Qualche anno più indietro si discusse la costituzione di un gruppo europeo di cooperazione. Si fondava sulla dichiarazione comune dei Presidenti delle isole del Mediterraneo (Taormina, 21 ottobre 2004), che auspicava la creazione di un’Euroregione. Ne farebbero parte tutte le sei regioni appartenenti alla rete “Eurimed – isole del Mediterraneo” (Sardegna, Sicilia, Baleari, Creta, Corsica, Gozo), più una rappresentanza di Cipro. Se ne è saputo più niente? Si attendono notizie e sviluppi.

Per fortuna, recentemente, è comparso uno… spiraglio di luce in fondo al mare. Nel 2018, infatti, è stato messo nero su bianco da Terna (l’operatore di reti di trasmissione dell’energia elettrica) il gigantesco progetto di un doppio collegamento sottomarino fra Ichnusa e l’antica Sicania (più Campania). Si chiama “Tyrrhenian link” e dovrebbe assicurare una risposta ai bisogni energetici di Sicilia e Sardegna. Il completamento dell’opera è previsto entro il 2028. Avverrà questa “sorellanza elettrizzante” fra le due terre? Chi vivrà, vedrà.
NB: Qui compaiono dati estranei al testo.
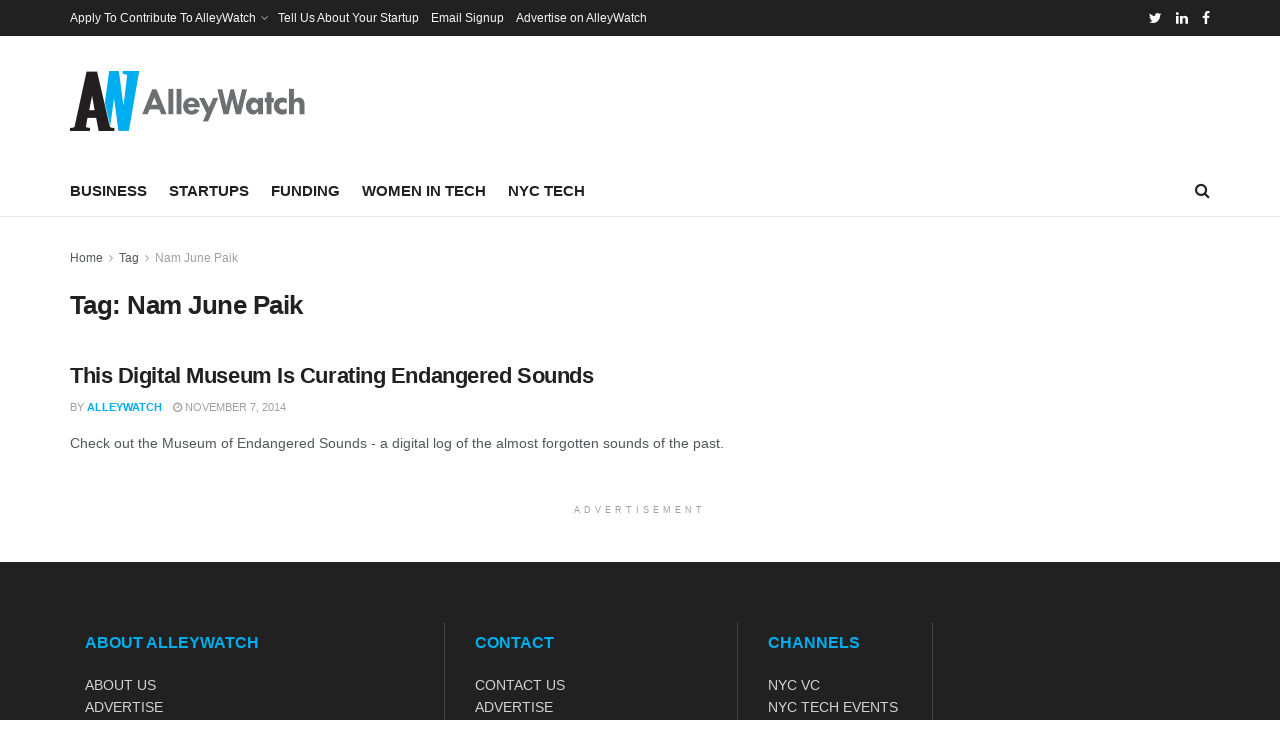

--- FILE ---
content_type: text/html; charset=utf-8
request_url: https://www.google.com/recaptcha/api2/aframe
body_size: 268
content:
<!DOCTYPE HTML><html><head><meta http-equiv="content-type" content="text/html; charset=UTF-8"></head><body><script nonce="_4xh-UY_A28MnPoknj2GOA">/** Anti-fraud and anti-abuse applications only. See google.com/recaptcha */ try{var clients={'sodar':'https://pagead2.googlesyndication.com/pagead/sodar?'};window.addEventListener("message",function(a){try{if(a.source===window.parent){var b=JSON.parse(a.data);var c=clients[b['id']];if(c){var d=document.createElement('img');d.src=c+b['params']+'&rc='+(localStorage.getItem("rc::a")?sessionStorage.getItem("rc::b"):"");window.document.body.appendChild(d);sessionStorage.setItem("rc::e",parseInt(sessionStorage.getItem("rc::e")||0)+1);localStorage.setItem("rc::h",'1769853013623');}}}catch(b){}});window.parent.postMessage("_grecaptcha_ready", "*");}catch(b){}</script></body></html>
“Mi accontenterei per ora – confessa una siciliana che insegna in un liceo di Sassari – che ci fossero collegamenti aerei comodi fra le due isole!”. Via mare, poi, tra Cagliari e Palermo la grande strada azzurra non è meno ardua da percorrere.

Recentemente, una collega siciliana della Rai, inviata per gli Esteri, mi ha confessato: “Nella mia carriera giornalistica ho visitato per lavoro 55 Paesi. Non sono, però, mai stata in Sardegna. Mi vergogno!”. Le ho suggerito di diventare l’Elio Vittorini di questo Millennio. Di imbarcarsi per Cagliari e di calcare le orme del suo illustre conterraneo e di preparare un “Reportage in Sardegna”. “L’uomo non ricorda nulla, ma ricostruisce di continuo”: è una massima di Lucien Febvre. Non sarebbe ora di cominciare a costruire un ponte tra Sicilia e Sardegna?

Nato e cresciuto in Sardegna, Costantino Muscau è diventato grande (e vaccinato) a Milano. All’ombra della Madonnina si è laureato, è diventato giornalista e ha… scoperto la Sicilia. Come giornalista professionista non si è risparmiato nulla (a parte l’esperienza televisiva). Ha lavorato in un giornale del pomeriggio, in una radio privata, in un quotidiano popolare, in un mensile di salute, in un settimanale familiare e poi al Corriere della Sera per 20 anni. Qui si è occupato di attualità nazionale e internazionale. Ha avuto anche un’esperienza di (mini) direttore per quasi due anni al Corriere, quando gli è stata affidata la responsabilità di “Corriere anteprima”, freepress pomeridiana. La scoperta della Sicilia, anzi prima di tutto dei siciliani, è avvenuta all’Università Cattolica di Milano. Qui ha incontrato giovani del messinese, del Belice, del palermitano dalla testa ricca di intelligenza, dal cuore pieno di altruismo e dalla lingua non biforcuta, ma sapida di humor, che se ne fa un baffo di quello inglese. Il gemellaggio con l’umorismo sardonico e la sardità riservata, ma non circospetta ha prodotto amicizia imperitura. Poi ha conosciuto la Trinacria, battendola in lungo e in largo per lavoro. E invidiandole, con ammirazione, quasi tutto (ma non il mare!).